• Data extracted from a collection

++++++++++++++++++++

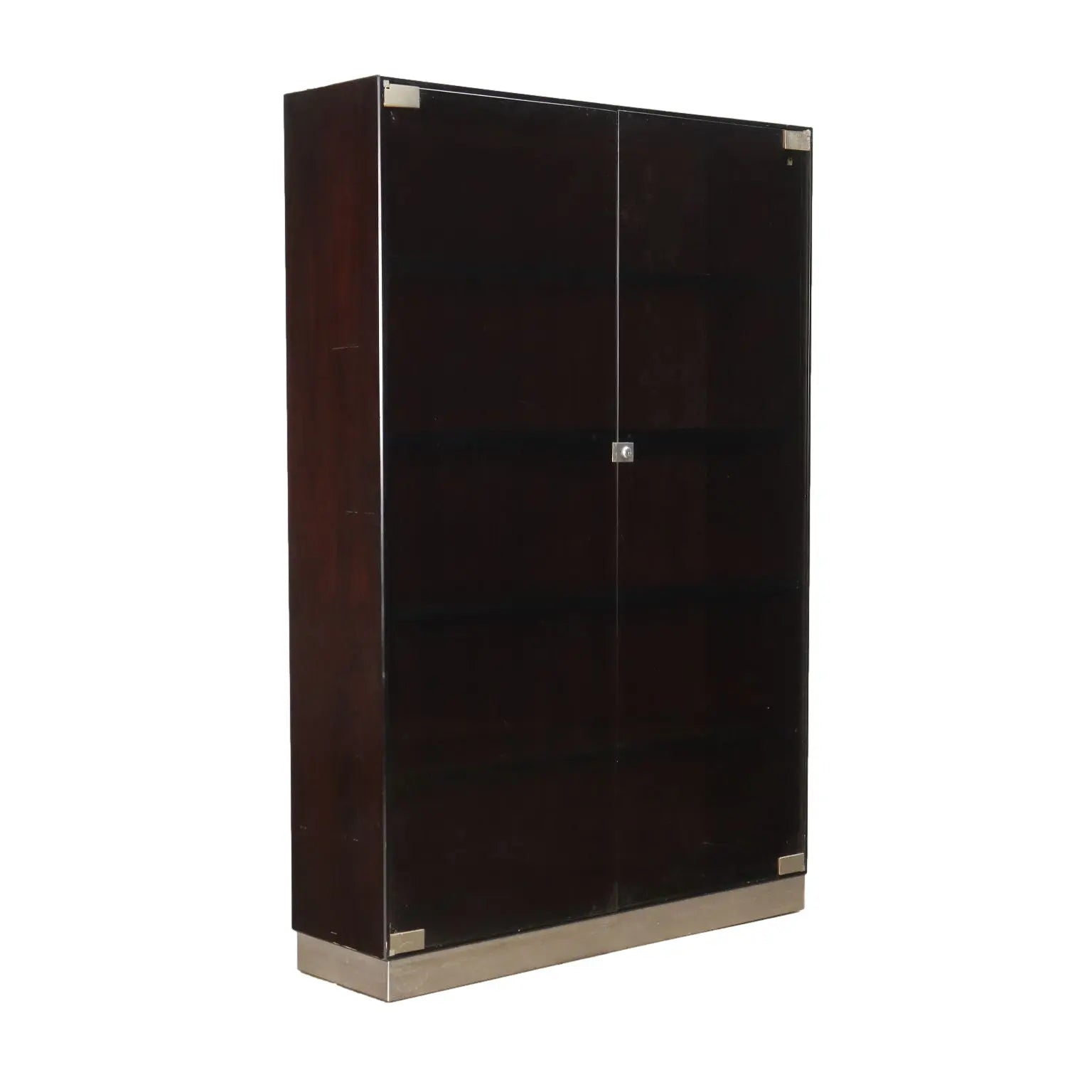 Vintage Showcase from the 1970s Exotic Wood Veneered Smoked Glass | Modernism | Bookcases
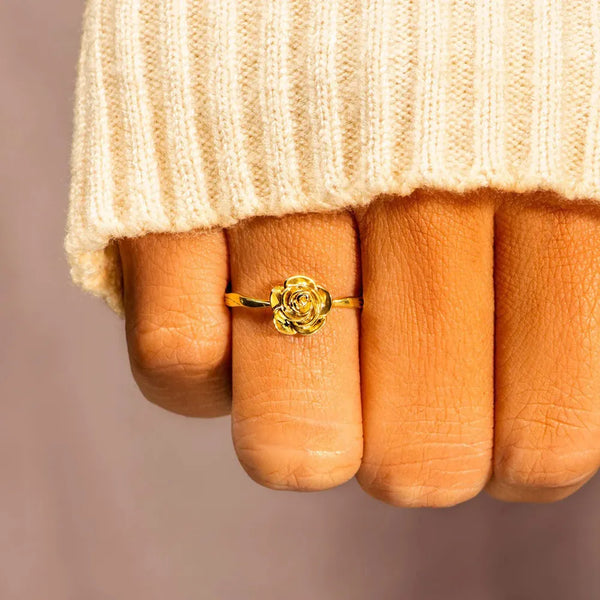 Liora Rose Shape Ring - 925 Sterling Silver & 18K Gold-Plated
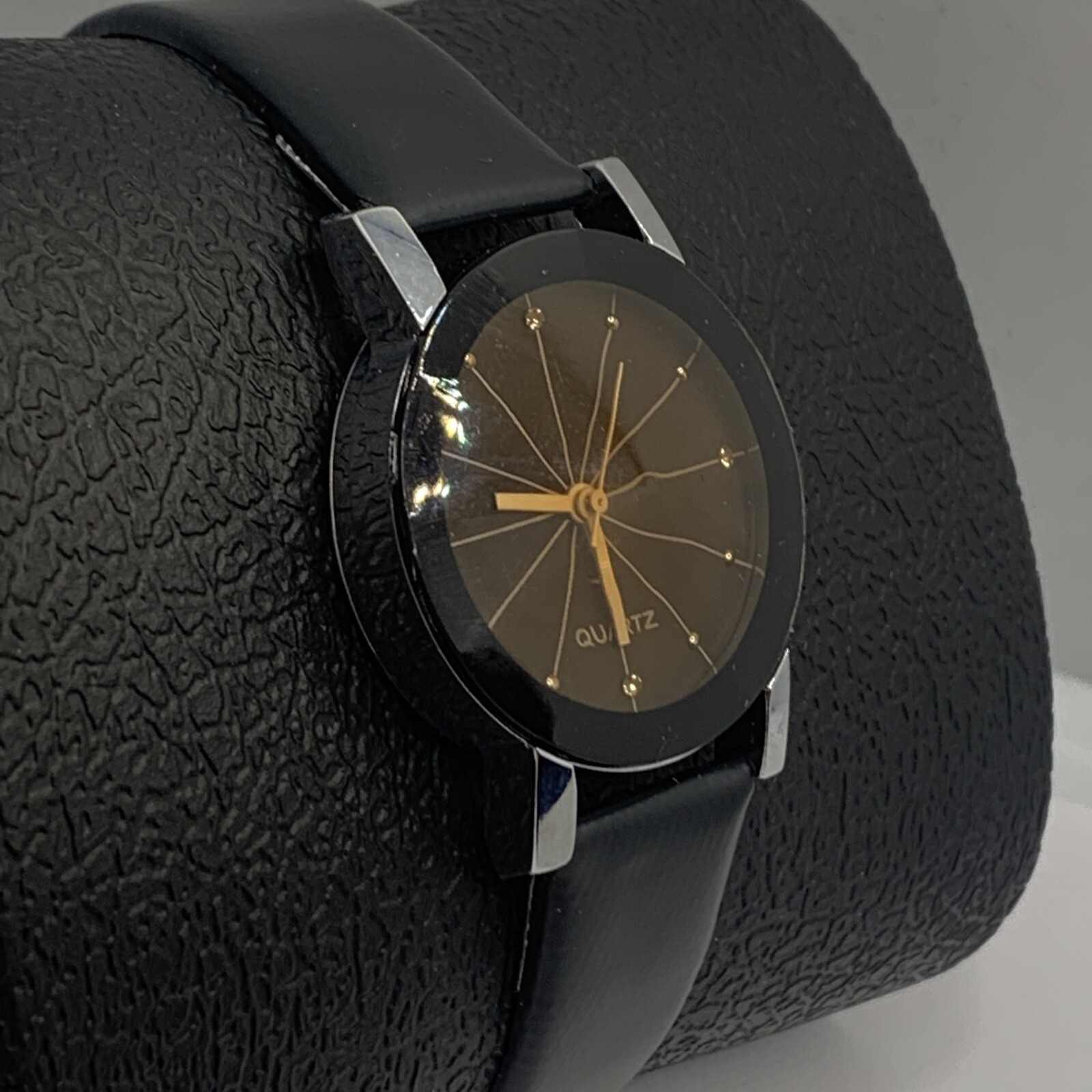 South Lane SS20-dr1-45 Black Leather Analog Dial Quartz Genuine Watch YR115
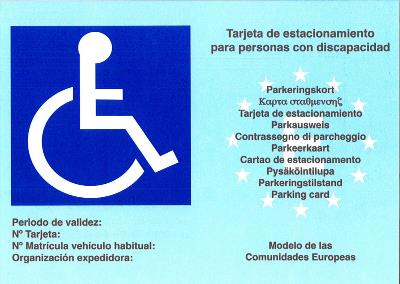 Tarjeta de estacionamiento para personas con discapacidad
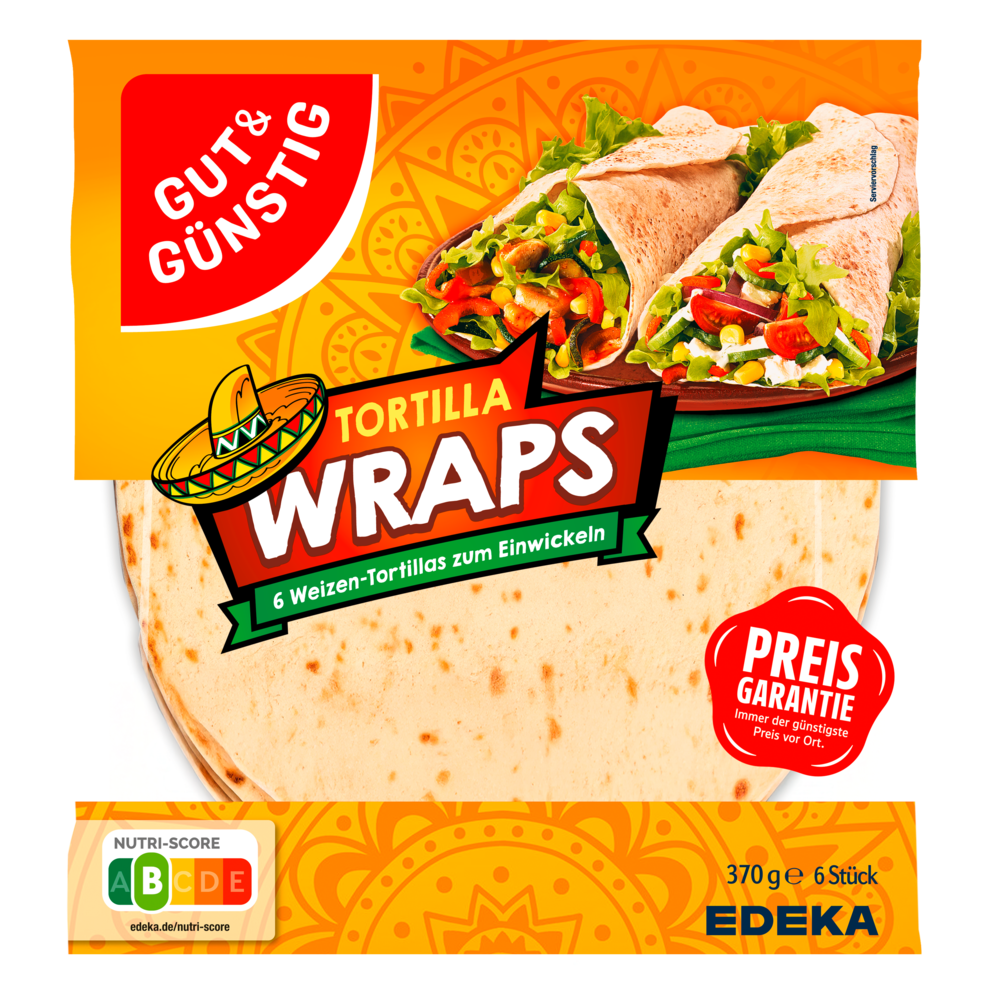 GUT&GÜNSTIG Tortilla Wraps Weizen Weizen-Tortilla-Wrap 8 Stück 370 g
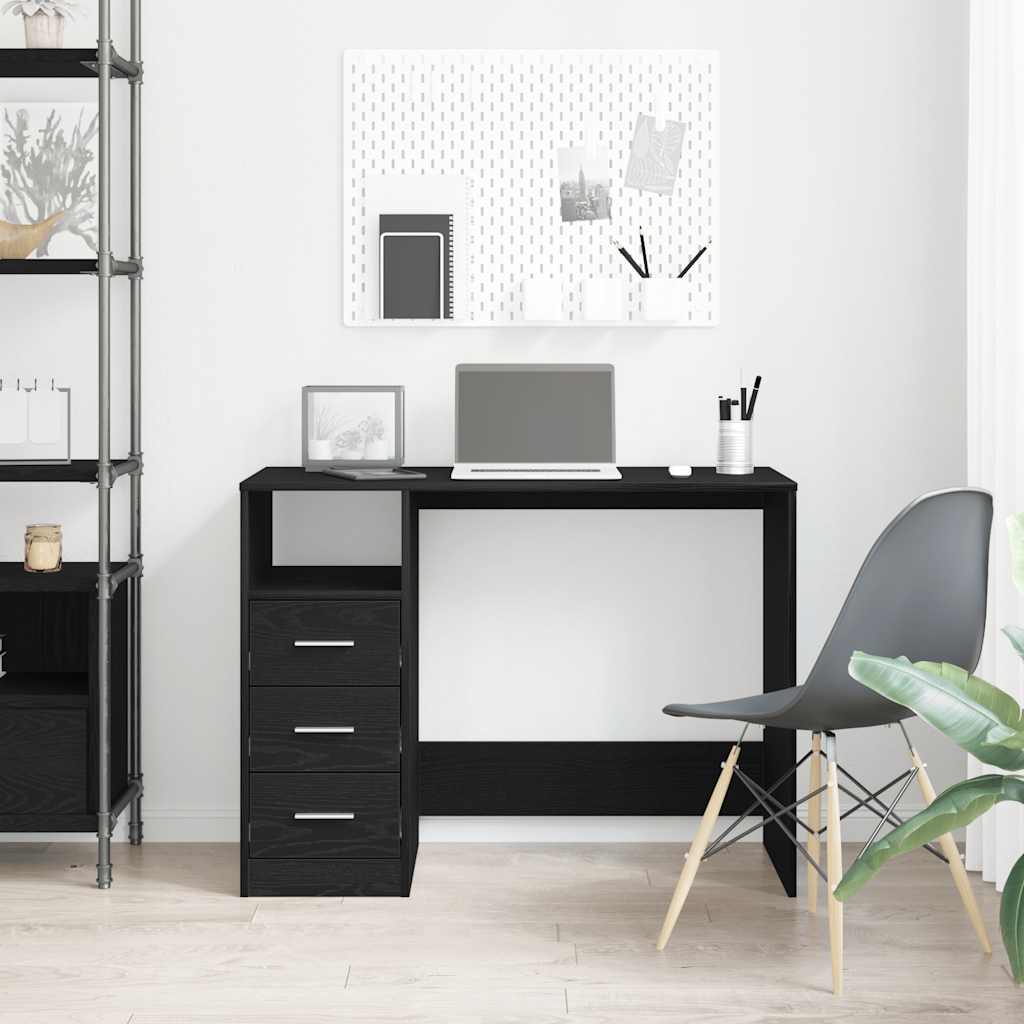 vidaXL Bureau met lades 102x50x76 cm bewerkt hout zwart eikenkleur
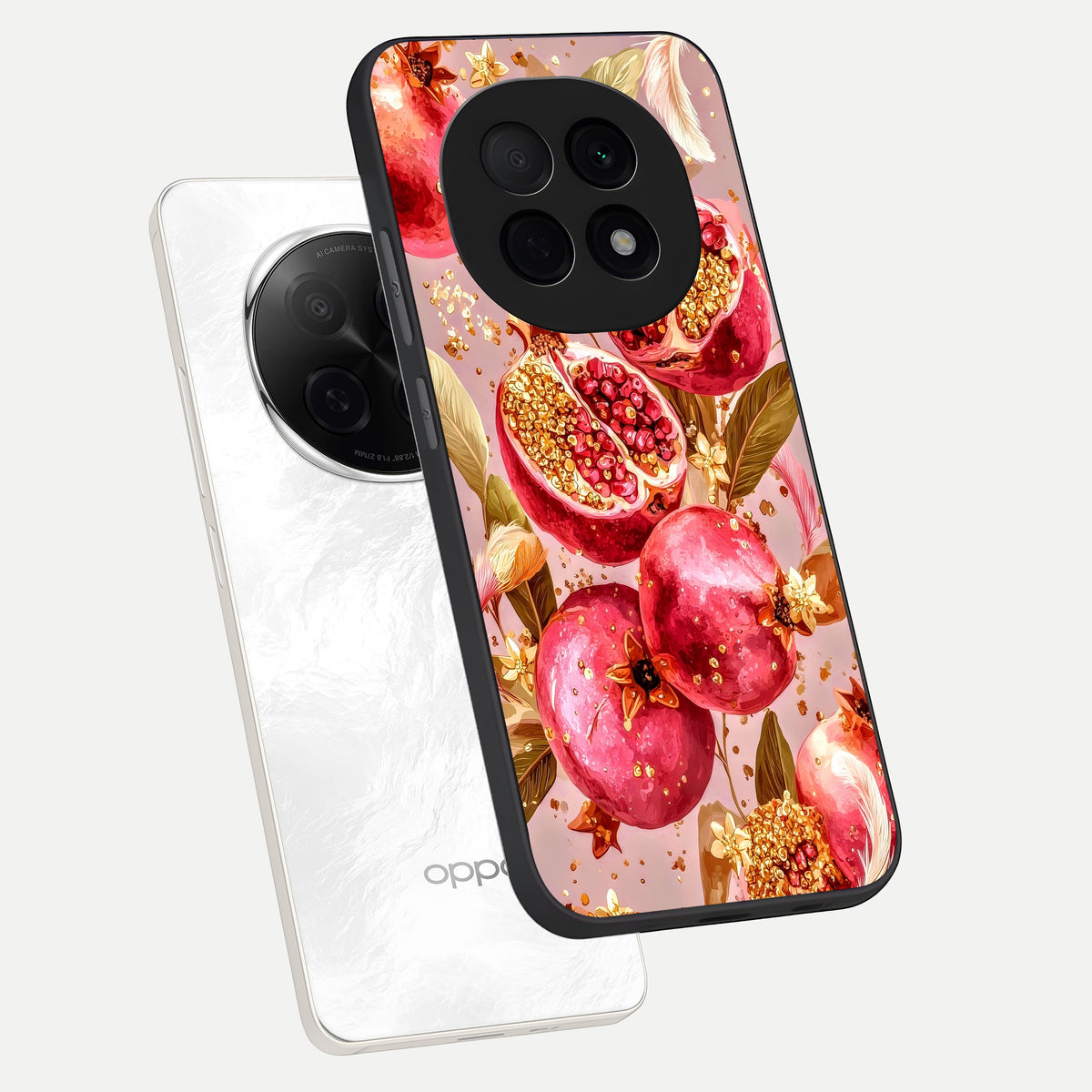  Golden Bloom Glow phone case For Oppo F29 Pro 5G showing premium glass back cover with detailed artwork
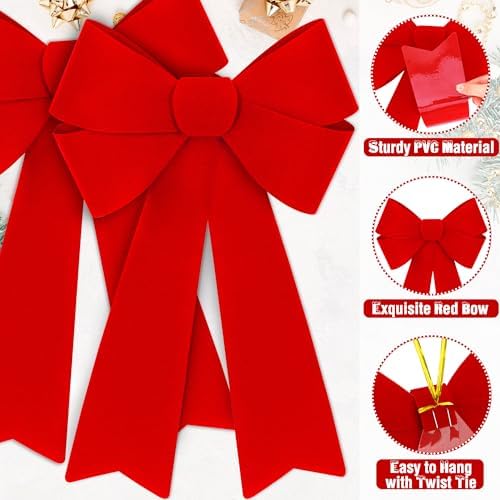 10 PCS Christmas Bows for Wreaths, 12 x 18 Inches Red Christmas Decorations, Christmas Tree Bow Red Velvet PVC Outdoor Red Christmas Bows Hanging Kink Red Christmas Bow for Wreath Stairs Xmas Party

++++++++++++++++++++

• Goal of the exercise
Give again, word for word, each line from the one holding "Golden Bloom Glow" through the end of the entries, and leave out any picture.

• Result of the task
  Golden Bloom Glow phone case For Oppo F29 Pro 5G showing premium glass back cover with detailed artwork
 10 PCS Christmas Bows for Wreaths, 12 x 18 Inches Red Christmas Decorations, Christmas Tree Bow Red Velvet PVC Outdoor Red Christmas Bows Hanging Kink Red Christmas Bow for Wreath Stairs Xmas Party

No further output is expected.